Bunlar sadece bir kaçını yazdığımız 20 ayrı uluslararası sözleşme, düzenleme, çocukların silahlı çatışmalarda, savaşlarda, silah altına alınarak çatışmaya zorlanamayacağını düzenlemekte ve yasaklamaktadır. Yine bu sözleşmeler, bir çocuğun örgüt üyesi olma talebinin rıza olarak nitelendirilemez olduğunu kesin bir dille ifade etmektedirler.

Türkiye Ekonomi Politikaları Araştırma Vakfı’nın (TEPAV) “Kim Bu Dağdakiler?” adlı raporuna göre PKK’nın dağ kadrosuna katılanların yüzde 42’si 18 ve daha küçük yaştadırlar. Yüzde 9.25’i ise 15 yaş altındadır.

 

PKK vb. Terör Örgütlerinin Hedefi Neden Çocuklar?

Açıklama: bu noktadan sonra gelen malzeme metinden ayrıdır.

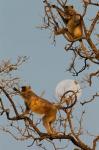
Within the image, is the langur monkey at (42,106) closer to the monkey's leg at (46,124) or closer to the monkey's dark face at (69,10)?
the monkey's leg at (46,124)

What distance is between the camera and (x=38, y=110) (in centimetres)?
917

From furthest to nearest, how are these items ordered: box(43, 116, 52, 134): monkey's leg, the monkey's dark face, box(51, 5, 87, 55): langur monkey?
the monkey's dark face, box(51, 5, 87, 55): langur monkey, box(43, 116, 52, 134): monkey's leg

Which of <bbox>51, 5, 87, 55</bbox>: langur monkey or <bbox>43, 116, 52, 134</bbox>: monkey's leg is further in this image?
<bbox>51, 5, 87, 55</bbox>: langur monkey

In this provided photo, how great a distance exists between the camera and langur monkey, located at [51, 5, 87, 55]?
30.4 feet

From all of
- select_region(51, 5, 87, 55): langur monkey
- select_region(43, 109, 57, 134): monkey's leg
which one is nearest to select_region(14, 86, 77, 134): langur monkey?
select_region(43, 109, 57, 134): monkey's leg

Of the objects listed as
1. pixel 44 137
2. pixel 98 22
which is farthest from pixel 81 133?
pixel 98 22

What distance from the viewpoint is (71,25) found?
1029 centimetres

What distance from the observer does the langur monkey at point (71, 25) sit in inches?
365

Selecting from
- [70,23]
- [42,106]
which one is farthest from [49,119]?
[70,23]

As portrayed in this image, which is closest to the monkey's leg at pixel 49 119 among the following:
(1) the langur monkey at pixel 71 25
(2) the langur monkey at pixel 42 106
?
(2) the langur monkey at pixel 42 106

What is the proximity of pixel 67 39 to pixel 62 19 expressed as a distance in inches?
22.8

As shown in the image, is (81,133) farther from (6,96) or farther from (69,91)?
(6,96)

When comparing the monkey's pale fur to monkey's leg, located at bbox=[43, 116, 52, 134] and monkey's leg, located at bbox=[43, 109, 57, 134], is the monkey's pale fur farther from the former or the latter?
monkey's leg, located at bbox=[43, 116, 52, 134]

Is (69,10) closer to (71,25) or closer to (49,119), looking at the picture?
(71,25)
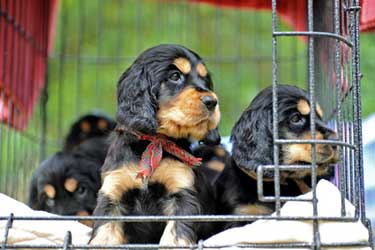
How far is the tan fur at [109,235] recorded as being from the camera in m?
2.91

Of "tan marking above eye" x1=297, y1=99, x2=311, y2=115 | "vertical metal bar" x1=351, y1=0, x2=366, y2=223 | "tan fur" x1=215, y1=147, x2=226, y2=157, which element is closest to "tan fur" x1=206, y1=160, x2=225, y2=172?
"tan fur" x1=215, y1=147, x2=226, y2=157

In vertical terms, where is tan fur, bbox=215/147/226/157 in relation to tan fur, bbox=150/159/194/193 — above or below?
above

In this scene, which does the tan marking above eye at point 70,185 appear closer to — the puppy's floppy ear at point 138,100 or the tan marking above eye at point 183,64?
the puppy's floppy ear at point 138,100

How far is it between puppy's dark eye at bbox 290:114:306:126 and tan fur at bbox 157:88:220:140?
0.35 metres

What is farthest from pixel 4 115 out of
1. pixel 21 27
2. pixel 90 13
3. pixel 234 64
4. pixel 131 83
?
pixel 90 13

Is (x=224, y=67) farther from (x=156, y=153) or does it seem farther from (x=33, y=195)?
(x=156, y=153)

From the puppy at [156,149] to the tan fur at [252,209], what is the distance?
0.18 m

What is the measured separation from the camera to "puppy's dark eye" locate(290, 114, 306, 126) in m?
A: 3.23

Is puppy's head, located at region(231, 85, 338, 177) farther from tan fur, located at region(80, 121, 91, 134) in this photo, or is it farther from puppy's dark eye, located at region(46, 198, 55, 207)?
tan fur, located at region(80, 121, 91, 134)

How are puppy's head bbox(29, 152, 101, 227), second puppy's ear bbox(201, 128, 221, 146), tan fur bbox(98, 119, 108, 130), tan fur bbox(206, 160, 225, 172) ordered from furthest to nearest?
tan fur bbox(98, 119, 108, 130) < tan fur bbox(206, 160, 225, 172) < puppy's head bbox(29, 152, 101, 227) < second puppy's ear bbox(201, 128, 221, 146)

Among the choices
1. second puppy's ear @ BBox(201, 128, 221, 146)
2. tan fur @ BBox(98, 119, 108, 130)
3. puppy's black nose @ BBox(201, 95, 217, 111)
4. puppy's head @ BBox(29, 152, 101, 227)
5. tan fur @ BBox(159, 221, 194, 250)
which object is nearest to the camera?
tan fur @ BBox(159, 221, 194, 250)

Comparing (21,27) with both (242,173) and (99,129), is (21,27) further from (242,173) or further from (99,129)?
(242,173)

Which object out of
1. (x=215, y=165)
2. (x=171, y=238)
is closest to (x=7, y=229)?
(x=171, y=238)

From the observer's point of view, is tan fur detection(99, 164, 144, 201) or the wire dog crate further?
tan fur detection(99, 164, 144, 201)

PKK kurulduğu günden bu yana çocukları terör faaliyetlerinde istismar ediyor. Çocukların eylemlerde kullanımı, örgütün silahlı faaliyetlerinin arttığı 90’larda en üst seviyesine çıkmakla birlikte, maalesef günümüzde de çocukları eylemlerde kullanmaya devam etmektedir.

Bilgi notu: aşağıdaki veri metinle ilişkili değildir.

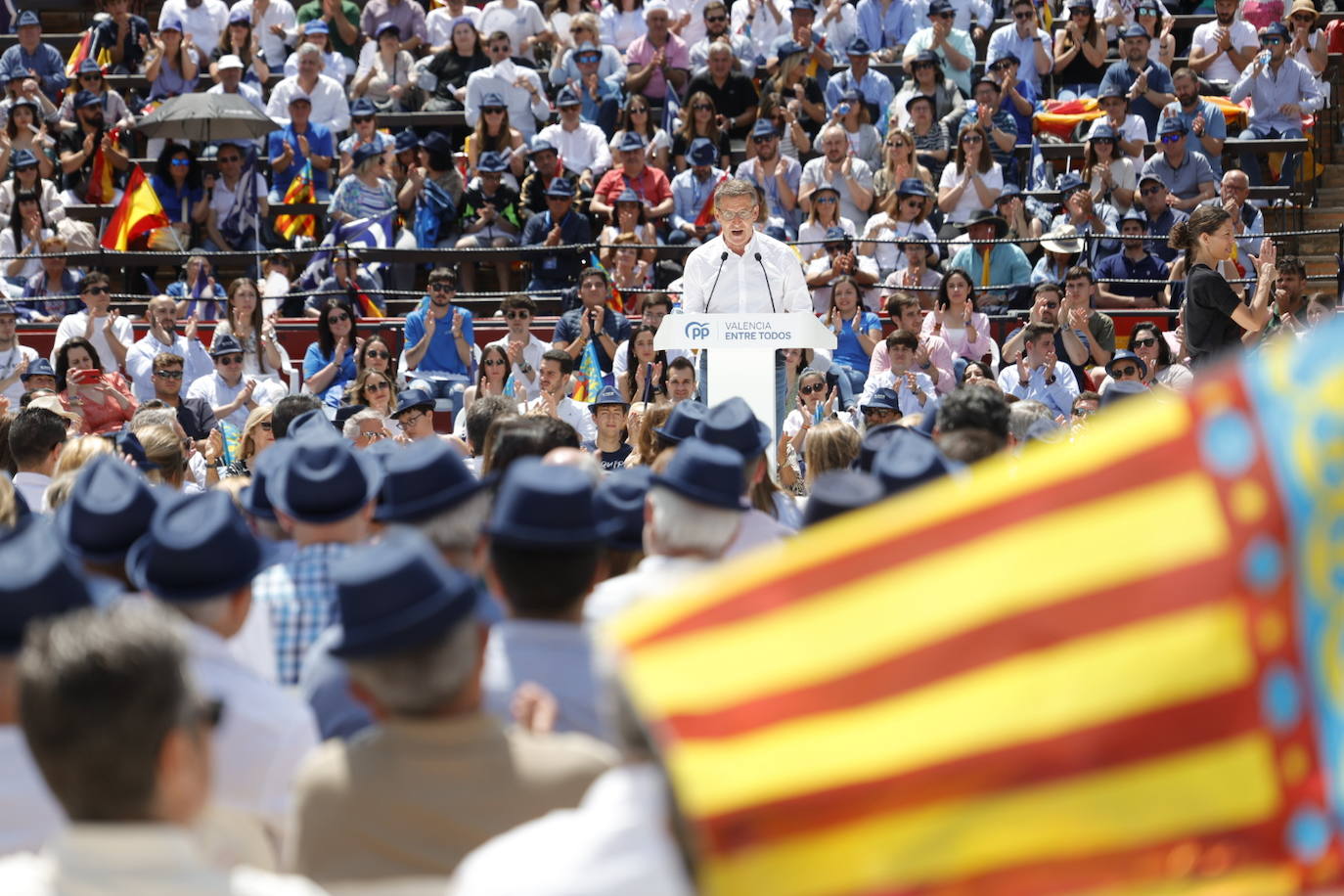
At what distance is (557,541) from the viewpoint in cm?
370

Özellikle son yıllarda terörle mücadelede askeri-kolluk kuvvetlerinin başarısı, sınır ötesi operasyonlar ile terör örgütü mensuplarının sınırlarımıza girişi, yuvalanması, kamp kurması nerdeyse imkansız hale gelmiştir. Güvenlik güçlerinin başarısıyla birlikte, demokratikleşme, sosyal politikalar, eğitim, kalkınma politikaları vd. uygulamalar ile bölgede güven ortamının sağlanmasıyla PKK, gençler ve bölge insanı üzerindeki etkisini kaybetmiş olup, ihtiyaç duyduğu eleman temini için çocukları kandırmaya ve istismar etmeye devam etmektedir.

 

Neden Çocuklar?

  • Çocukları kandırarak yönlendirmeye daha müsaitler,
  • Beyin yıkamayla kanlı eylemlere sürüklenebiliyorlar,
  • Örgüt üst yöneticileri açısından tehdit oluşturmuyorlar,
  • Firar etme ihtimalleri yetişkinlere göre daha düşük,
  • Güvenlik güçlerini manipüle edebiliyorlar,
  • Son dönemlerde örgütün eleman kazanmadaki sıkıntısı vb. nedenler PKK’nın çocukları kandırması ve kaçırmasının başlıca nedenleridir.
Diyarbakır Anneleri'nin eylemleri devam ediyor

Diyarbakır annelerinin oturma eylemine bir aile daha katıldı. Van’da tıp fakültesinde okurken 7 yıl önce kandırılarak 22 yaşında dağa götürülen kızı Şehriban için Gaziantep’ten gelen anne Besime Altürk, Diyarbakır annelerinin dağa kaçırılan çocukları için HDP İl Başkanlığı binası önünde sürdürdüğü oturma eylemine katıldı. (Bestami Bodruk/AA, 11 Nisan 2021)

 

PKK’nın (Sözde) Çocuk Komutanı Reşo

Ulusal ve uluslararası çalışmalar, raporlar, ele geçirilen örgütsel dokümanlar (fotoğraf/video) üzerinde yapılan incelemelere göre; PKK 8-12 yaş arası çocuklardan bir sözde tabur oluşturmuştur. Gare alanında “Tabura Zaroken” adı verilen ve sözde çocuk taburunun sorumlusu Reşo kod adlı Duran Kalkan’dır.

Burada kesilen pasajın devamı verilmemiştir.